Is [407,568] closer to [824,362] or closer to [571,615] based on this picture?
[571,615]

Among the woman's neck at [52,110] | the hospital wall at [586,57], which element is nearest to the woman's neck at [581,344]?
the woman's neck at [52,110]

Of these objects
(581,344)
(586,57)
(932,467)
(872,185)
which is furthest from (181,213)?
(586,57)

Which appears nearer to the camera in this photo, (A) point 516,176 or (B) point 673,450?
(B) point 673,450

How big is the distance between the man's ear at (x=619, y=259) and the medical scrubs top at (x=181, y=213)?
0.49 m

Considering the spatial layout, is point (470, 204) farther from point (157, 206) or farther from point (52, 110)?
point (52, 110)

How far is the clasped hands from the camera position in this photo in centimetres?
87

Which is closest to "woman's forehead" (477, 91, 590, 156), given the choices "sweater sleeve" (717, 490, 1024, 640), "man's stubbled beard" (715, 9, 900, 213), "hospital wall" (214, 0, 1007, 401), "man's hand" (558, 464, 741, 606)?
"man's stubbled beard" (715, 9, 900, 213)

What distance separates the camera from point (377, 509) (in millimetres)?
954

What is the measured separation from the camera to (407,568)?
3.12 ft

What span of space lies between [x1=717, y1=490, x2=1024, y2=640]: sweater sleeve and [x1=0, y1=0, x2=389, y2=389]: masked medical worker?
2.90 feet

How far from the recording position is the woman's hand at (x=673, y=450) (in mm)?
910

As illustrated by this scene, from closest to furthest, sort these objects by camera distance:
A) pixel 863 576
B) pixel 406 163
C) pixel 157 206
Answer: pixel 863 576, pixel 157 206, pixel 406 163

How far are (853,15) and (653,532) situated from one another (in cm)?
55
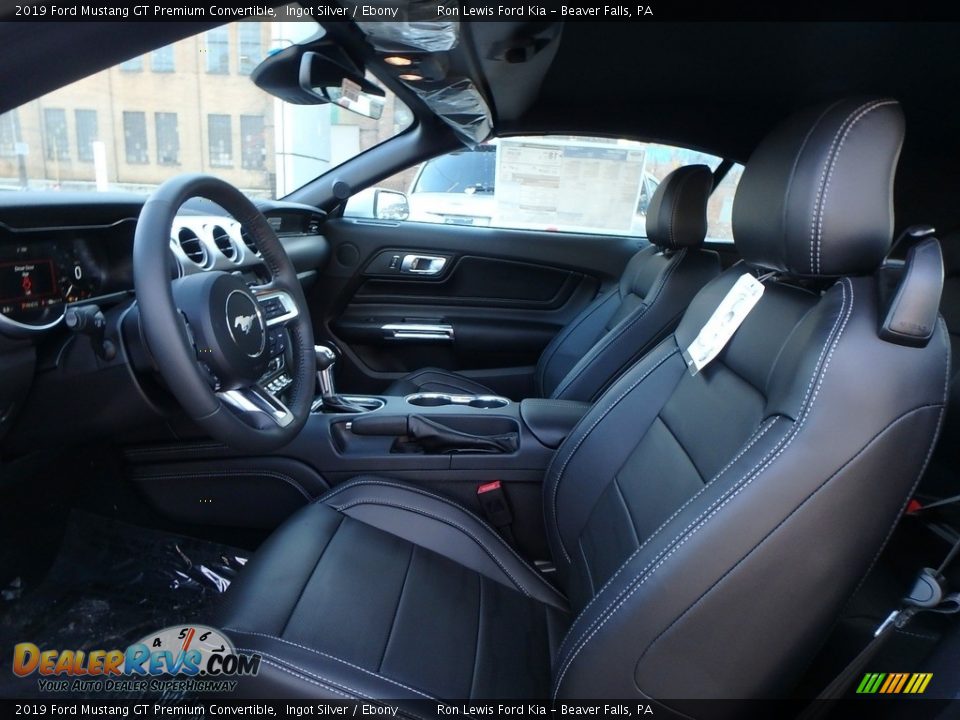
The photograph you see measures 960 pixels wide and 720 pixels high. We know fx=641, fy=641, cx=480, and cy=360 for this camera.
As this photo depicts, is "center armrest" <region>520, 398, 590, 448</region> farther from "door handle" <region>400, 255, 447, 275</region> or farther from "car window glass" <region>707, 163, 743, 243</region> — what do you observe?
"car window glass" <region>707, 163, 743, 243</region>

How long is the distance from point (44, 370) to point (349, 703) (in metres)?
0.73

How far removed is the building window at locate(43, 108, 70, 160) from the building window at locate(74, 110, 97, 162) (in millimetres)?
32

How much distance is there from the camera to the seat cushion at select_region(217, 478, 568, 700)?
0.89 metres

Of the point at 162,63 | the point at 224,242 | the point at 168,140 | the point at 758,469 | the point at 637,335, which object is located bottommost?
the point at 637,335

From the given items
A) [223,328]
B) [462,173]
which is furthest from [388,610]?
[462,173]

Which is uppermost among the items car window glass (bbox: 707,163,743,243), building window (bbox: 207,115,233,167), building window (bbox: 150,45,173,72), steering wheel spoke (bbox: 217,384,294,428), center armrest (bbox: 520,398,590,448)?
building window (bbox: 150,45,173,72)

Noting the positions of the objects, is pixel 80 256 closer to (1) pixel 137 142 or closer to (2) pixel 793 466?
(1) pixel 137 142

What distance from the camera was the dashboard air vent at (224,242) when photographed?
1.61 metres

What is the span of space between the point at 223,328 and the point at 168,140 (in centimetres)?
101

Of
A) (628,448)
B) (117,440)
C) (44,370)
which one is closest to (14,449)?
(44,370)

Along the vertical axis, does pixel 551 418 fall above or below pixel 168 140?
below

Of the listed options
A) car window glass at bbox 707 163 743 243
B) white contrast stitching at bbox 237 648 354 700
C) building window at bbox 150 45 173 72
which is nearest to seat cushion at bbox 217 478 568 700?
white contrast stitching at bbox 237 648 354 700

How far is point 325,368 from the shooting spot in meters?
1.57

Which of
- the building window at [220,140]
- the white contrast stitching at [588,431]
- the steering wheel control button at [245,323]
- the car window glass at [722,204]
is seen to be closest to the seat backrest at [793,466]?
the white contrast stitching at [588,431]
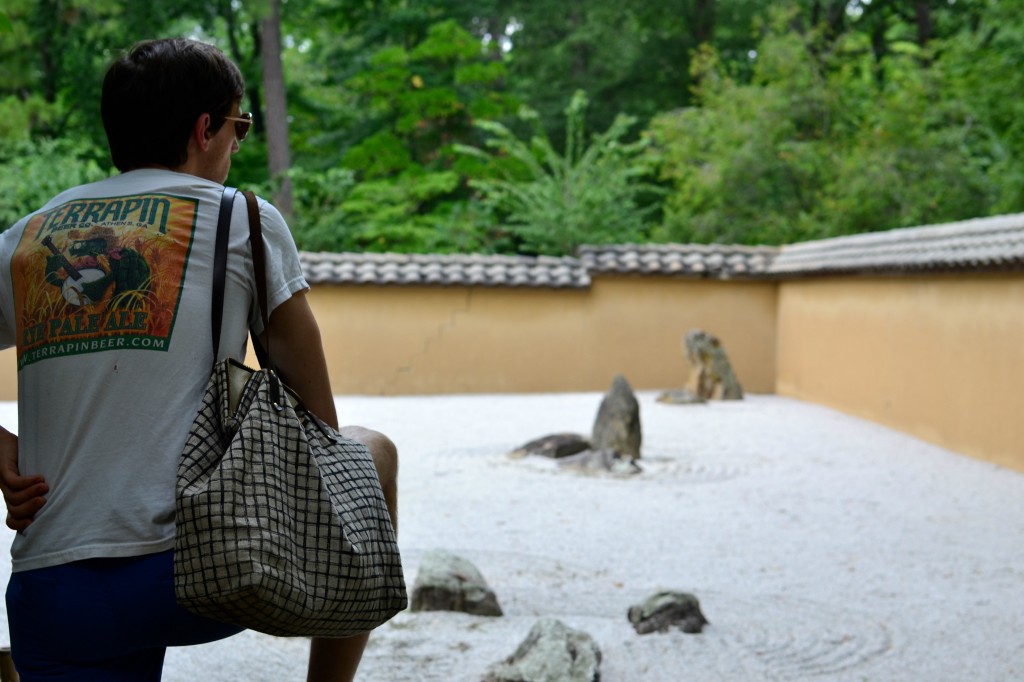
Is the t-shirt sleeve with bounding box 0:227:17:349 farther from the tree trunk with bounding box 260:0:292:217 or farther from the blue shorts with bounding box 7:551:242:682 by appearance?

---

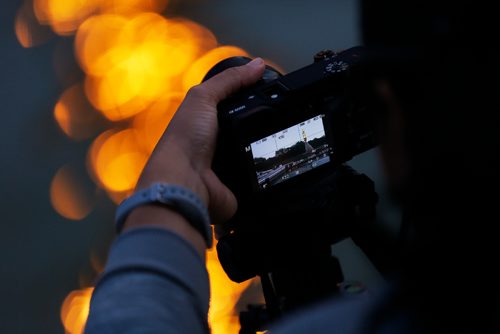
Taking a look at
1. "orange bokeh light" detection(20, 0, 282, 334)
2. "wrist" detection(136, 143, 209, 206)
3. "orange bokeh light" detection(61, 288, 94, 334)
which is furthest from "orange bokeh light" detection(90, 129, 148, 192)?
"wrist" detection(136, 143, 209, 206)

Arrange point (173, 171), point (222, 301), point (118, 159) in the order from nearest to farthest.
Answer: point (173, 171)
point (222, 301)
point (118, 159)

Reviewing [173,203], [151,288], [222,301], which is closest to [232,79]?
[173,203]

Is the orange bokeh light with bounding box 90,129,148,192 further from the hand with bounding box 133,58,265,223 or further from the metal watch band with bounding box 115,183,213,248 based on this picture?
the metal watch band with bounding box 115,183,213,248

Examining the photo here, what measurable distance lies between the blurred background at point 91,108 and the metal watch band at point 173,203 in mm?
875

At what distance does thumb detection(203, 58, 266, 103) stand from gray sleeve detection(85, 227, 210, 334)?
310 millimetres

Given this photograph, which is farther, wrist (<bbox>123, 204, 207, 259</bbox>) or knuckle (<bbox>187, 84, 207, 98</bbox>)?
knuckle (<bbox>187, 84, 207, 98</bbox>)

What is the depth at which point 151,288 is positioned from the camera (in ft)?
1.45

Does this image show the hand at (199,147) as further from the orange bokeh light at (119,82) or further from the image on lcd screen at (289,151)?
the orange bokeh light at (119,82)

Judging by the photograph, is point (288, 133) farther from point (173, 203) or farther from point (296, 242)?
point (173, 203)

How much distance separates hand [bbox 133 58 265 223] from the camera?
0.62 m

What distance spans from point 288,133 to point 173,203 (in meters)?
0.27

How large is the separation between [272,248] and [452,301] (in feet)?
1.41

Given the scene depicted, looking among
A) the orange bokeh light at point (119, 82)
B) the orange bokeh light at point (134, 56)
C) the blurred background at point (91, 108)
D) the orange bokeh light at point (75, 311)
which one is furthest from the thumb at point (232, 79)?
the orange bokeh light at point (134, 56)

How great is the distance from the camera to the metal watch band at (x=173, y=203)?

...

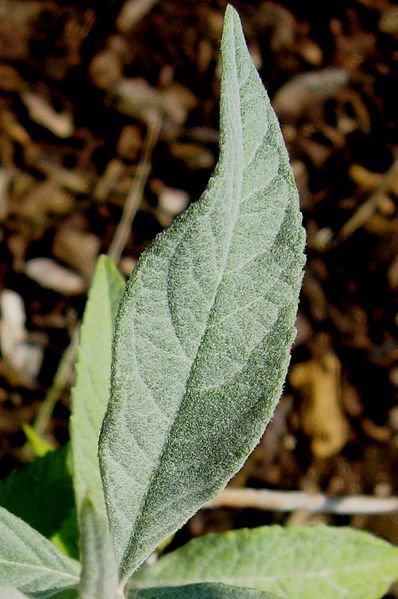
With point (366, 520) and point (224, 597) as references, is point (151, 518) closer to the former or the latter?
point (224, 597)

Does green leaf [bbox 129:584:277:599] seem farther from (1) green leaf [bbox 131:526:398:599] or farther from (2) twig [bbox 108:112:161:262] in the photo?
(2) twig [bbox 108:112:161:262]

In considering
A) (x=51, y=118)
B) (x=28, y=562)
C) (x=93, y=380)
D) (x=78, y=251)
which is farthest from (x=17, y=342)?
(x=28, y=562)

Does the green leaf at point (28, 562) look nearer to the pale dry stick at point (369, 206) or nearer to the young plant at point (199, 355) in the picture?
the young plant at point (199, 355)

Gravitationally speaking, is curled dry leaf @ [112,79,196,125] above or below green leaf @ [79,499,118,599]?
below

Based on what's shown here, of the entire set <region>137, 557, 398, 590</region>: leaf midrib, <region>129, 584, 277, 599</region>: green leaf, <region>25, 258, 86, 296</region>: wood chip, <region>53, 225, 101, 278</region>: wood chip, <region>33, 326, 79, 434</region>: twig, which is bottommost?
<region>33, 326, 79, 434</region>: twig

*Brief:* Extract each line of the listing above that contains the string "scene". Case counts.

*The reply:*
As illustrated by this scene, from closest to furthest, sort these objects by camera distance:
Given the scene depicted, looking among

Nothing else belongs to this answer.